18. A non-transitory computer readable medium having executable instructions operable to cause a data processing apparatus to:

receive, over an interface coupled to a first microphone and a second microphone, a first digitized signal stream and a second digitized signal stream, wherein the first digitized signal stream and the second digitized signal stream correspond to an acoustic signal captured by the first microphone and the second microphone, respectively;

determine a first time-frequency representation of the first digitized signal stream and a second time-frequency representation of the second digitized signal stream, wherein the first time-frequency representation indicates a phase of the first digitized signal stream for a plurality of frequencies and for a first time frame, and wherein the second time-frequency representation indicates a phase of the second digitized signal stream for the plurality of frequencies and for the first time frame;

compute a first parameter that indicates a direction of arrival of the acoustic signal based on a relative arrangement of the first microphone and the second microphone, and the first time-frequency representation and the second time-frequency representation at a first of the plurality of frequencies at the first time frame; and

determine a first relative phase error between the first microphone and the second microphone for the first time frame for the first of the plurality of frequencies based on the first parameter, the first time-frequency representation, and the second time-frequency representation at the first of the plurality of frequencies at the first time frame.

19. The non-transitory computer readable medium of claim 18, wherein the executable instructions are operable to cause the data processing apparatus to:

determine a first phase difference between the first time-frequency representation and the second time-frequency representation at the first of the plurality of quantized frequencies at the first time frame; and

determine the first parameter based on the first phase difference.

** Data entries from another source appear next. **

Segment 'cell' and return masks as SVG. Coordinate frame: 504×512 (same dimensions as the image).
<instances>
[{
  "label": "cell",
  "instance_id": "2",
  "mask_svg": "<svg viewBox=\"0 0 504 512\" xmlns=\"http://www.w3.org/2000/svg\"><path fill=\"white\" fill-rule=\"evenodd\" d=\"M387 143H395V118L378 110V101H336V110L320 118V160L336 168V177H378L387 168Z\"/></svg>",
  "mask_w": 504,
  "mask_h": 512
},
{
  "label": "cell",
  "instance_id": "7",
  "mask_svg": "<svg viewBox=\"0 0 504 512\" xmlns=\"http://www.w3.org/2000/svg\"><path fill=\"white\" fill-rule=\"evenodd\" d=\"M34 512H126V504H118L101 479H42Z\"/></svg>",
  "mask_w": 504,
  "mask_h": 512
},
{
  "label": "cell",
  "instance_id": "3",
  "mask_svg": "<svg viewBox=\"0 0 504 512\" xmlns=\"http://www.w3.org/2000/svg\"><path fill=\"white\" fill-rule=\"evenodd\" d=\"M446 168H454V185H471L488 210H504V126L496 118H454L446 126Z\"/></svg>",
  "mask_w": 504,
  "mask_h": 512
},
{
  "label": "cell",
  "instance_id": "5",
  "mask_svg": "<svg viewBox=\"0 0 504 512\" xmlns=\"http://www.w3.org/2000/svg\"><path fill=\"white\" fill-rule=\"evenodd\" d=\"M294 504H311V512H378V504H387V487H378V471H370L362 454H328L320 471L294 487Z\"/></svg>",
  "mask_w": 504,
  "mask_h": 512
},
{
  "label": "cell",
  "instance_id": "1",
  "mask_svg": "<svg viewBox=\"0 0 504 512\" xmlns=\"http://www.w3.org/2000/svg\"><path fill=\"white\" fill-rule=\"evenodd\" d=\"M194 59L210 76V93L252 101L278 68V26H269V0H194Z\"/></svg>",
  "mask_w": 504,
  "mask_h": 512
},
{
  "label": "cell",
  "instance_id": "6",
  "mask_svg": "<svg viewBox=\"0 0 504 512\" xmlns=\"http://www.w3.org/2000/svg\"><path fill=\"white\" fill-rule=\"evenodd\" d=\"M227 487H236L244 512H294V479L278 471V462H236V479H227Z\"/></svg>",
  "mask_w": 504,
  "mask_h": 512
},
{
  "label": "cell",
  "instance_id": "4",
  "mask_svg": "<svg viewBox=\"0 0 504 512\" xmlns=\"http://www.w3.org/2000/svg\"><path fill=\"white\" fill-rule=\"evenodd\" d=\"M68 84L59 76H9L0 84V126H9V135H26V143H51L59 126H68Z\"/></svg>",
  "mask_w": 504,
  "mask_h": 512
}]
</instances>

20. The non-transitory computer readable medium of claim 18, wherein the executable instructions are operable to cause the data processing apparatus to:

receive a first additional digitized signal of the first digitized signal stream corresponding to the acoustic signal captured by the first microphone at a second time frame;

receive a second additional digitized signal of the second digitized signal stream corresponding to the acoustic signal captured by the second microphone at the second time frame;

compute a third time-frequency representation for the second time frame based on the first additional digitized signal;

compute a fourth time-frequency representation for the second time frame based on the second additional digitized signal; and

determine a second parameter that indicates a direction of arrival of the acoustic signal for the second time frame based on the third frequency representation and the fourth frequency representation for the second time frame, the relative arrangement of the first microphone and the second microphone, and the first relative phase error for the first time frame; and

determine a second relative phase error between the first microphone and the second microphone for the second time frame for the first of the plurality of frequencies based on the third frequency representation and the fourth frequency representation at the second time frame, and the second parameter.